We study the use of swarm intelligence approaches for optimization. In particular, the goal is to significantly broaden the range of applications of swarm intelligence to include the solution of rich optimization problems, that is, problems that are multi-objective, dynamic, and stochastic.

Computationally difficult optimization problems frequently appear in many important fields. A few examples with high impact are the creation of good schedules and timetables, the design of efficient networks, and the solution of various problems that arise in bioinformatics. Generating high-quality or optimal solutions to these problems can result in enormous economic savings, in a more efficient usage of scarce resources, or in new scientific insights.
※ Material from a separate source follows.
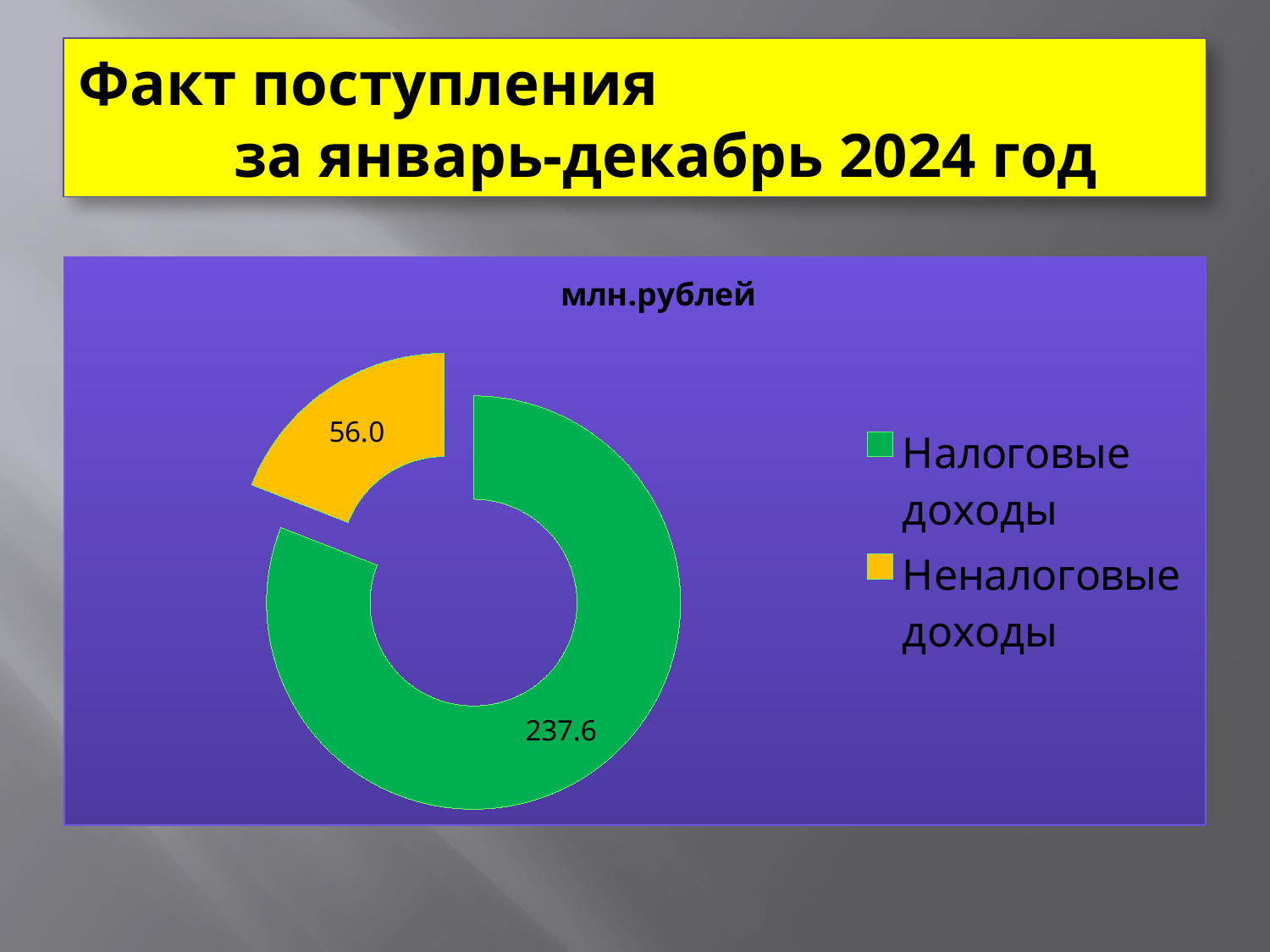
What is the title of the chart? млн.рублей How many categories does the chart show? 2 Which is larger, Налоговые доходы or Неналоговые доходы? Налоговые доходы What kind of chart is shown on the slide? Doughnut chart Which category has the largest value? Налоговые доходы What is the total of the two values shown in the chart? 293.6 What is the value for Налоговые доходы? 237.6 What is the value for Неналоговые доходы? 56.0 Which category has the smallest value? Неналоговые доходы What is the difference between Налоговые доходы and Неналоговые доходы? 181.6 What colour represents Неналоговые доходы in the chart? Orange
Most academic research on algorithmic solutions to optimization problems has focused on problems that are strong simplifications of those practically occurring in the real world. This makes the results obtained by academic researchers often difficult to apply to problems that, as is the case in the real-world, present features such as multiple objectives (that is, solutions are evaluated according to several, often conflicting criteria), and dynamic modifications of the data (that is, the objective function or the constraints may change while implementing a solution). Similar difficulties apply to problems where the objective function or the constraints are stochastic in nature. We call problems that have at least one of these features rich optimization problems. We believe that swarm intelligence approaches are particularly well suited for the solution of rich optimization problems, because they already demonstrated a very high performance on the academic simplified instances, and also because they are inherently robust, distributed, flexible and stochastic.